Records from a set of spatial questions
>> BEGIN
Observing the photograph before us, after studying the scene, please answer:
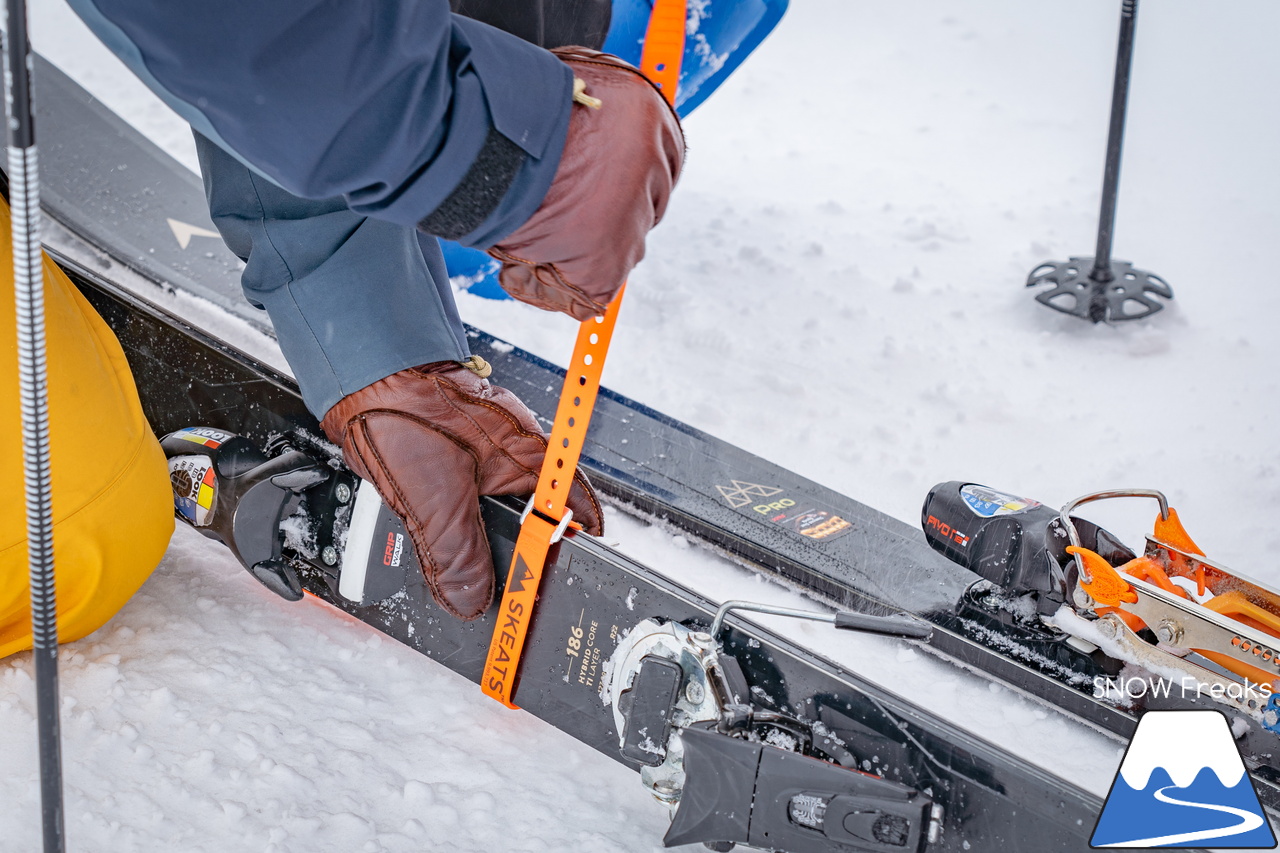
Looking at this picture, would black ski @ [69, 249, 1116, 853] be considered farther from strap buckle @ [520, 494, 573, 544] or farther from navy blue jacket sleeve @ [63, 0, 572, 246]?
navy blue jacket sleeve @ [63, 0, 572, 246]

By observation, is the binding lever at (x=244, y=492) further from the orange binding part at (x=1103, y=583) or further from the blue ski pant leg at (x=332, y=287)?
the orange binding part at (x=1103, y=583)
>> END
- [SET TASK] Copy the records above word for word, leaving out the pictures.

- [EXERCISE RESPONSE]
Observing the photograph before us, after studying the scene, please answer:
Looking at this picture, would black ski @ [69, 249, 1116, 853] be considered farther from strap buckle @ [520, 494, 573, 544] or farther from navy blue jacket sleeve @ [63, 0, 572, 246]?
navy blue jacket sleeve @ [63, 0, 572, 246]

By observation, is the binding lever at (x=244, y=492) further from the orange binding part at (x=1103, y=583) or further from the blue ski pant leg at (x=332, y=287)?
the orange binding part at (x=1103, y=583)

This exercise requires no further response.